===== Texto da página =====
Amor e ódio, céu e
inferno, claro e escuro, Deus e o Diabo, brancos e negros, héteros e gays,
religiosos e ateus, homens e mulheres. Percebe-se que a construção da
humanidade foi sedimentada através de embates, impasses entre o mais forte e o
mais fraco, o certo e o errado, o aceitável e o inaceitável. Esse maniqueísmo,
em parte, foi positivo, pois criou os limites entre o bem e o mal, afastando do
convívio social alguns riscos nocivos à vida. No entanto, outros foram
agressivamente prejudiciais para as relações humanas, uma vez que tinham como
pilar o preconceito e a discriminação do diferente, geralmente pautado em
argumentos fracos e historicamente antagônicos. A exemplo, pode-se mencionar o
inflexível machismo preponderante em várias sociedades, sobretudo a brasileira.
Símbolo da herança patriarcal, ser homem por aqui, dentro dos padrões do macho
alfa, é sinônimo de governança. Imperialismo esse seguido à risca por súditos
inconscientes que, precocemente aprenderam que ele manda e ela, passiva,
obedece.
Essa diferenciação
entre os gêneros acontece muito antes da concepção. Isto porque, muitos pais
nutrem um desejo cultural de gerar filhos homens, varões, que irão perpetuar o
legado patriarcal familiar. Tal conduta, sócio e historicamente conhecida, foi
determinante para que o machismo reinasse até hoje na sociedade. Por causa
dele, mulheres, homossexuais e qualquer outro grupo “afeminado” sofrem por não
possuir a herança dominadora daquele grupo. Na verdade, é a semente da
segregação sexual que é plantada no berço, determinando quem irá ser a caça e o
caçador. Ou seja, ser do sexo masculino é sinônimo de controle, dominação,
territorialismo e outras tiranias do gênero, enquanto o oposto recebe instantaneamente
significados diferentes a esses.
=====
__O que fazer__:
1 > No texto sobre o machismo, que desejo cultural muitos pais nutrem?
2 > Reproduza, do texto sobre o machismo, tudo o que vai de "Amor e ódio, céu" até "sobretudo a brasileira.".
===== Dados fornecidos =====
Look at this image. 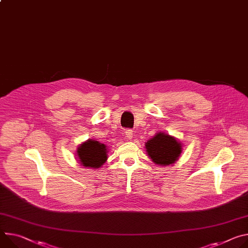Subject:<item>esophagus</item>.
I'll return each mask as SVG.
<instances>
[{
    "instance_id": "esophagus-1",
    "label": "esophagus",
    "mask_w": 248,
    "mask_h": 248,
    "mask_svg": "<svg viewBox=\"0 0 248 248\" xmlns=\"http://www.w3.org/2000/svg\"><path fill=\"white\" fill-rule=\"evenodd\" d=\"M125 136H126V139L128 140L132 139V129H129V128L125 129Z\"/></svg>"
}]
</instances>
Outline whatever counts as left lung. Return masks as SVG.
=====
__Respostas fornecidas__:
1 > O desejo de gerar filhos homens, varões, que irão perpetuar o legado patriarcal familiar.

2 >
Amor e ódio, céu e
inferno, claro e escuro, Deus e o Diabo, brancos e negros, héteros e gays,
religiosos e ateus, homens e mulheres. Percebe-se que a construção da
humanidade foi sedimentada através de embates, impasses entre o mais forte e o
mais fraco, o certo e o errado, o aceitável e o inaceitável. Esse maniqueísmo,
em parte, foi positivo, pois criou os limites entre o bem e o mal, afastando do
convívio social alguns riscos nocivos à vida. No entanto, outros foram
agressivamente prejudiciais para as relações humanas, uma vez que tinham como
pilar o preconceito e a discriminação do diferente, geralmente pautado em
argumentos fracos e historicamente antagônicos. A exemplo, pode-se mencionar o
inflexível machismo preponderante em várias sociedades, sobretudo a brasileira.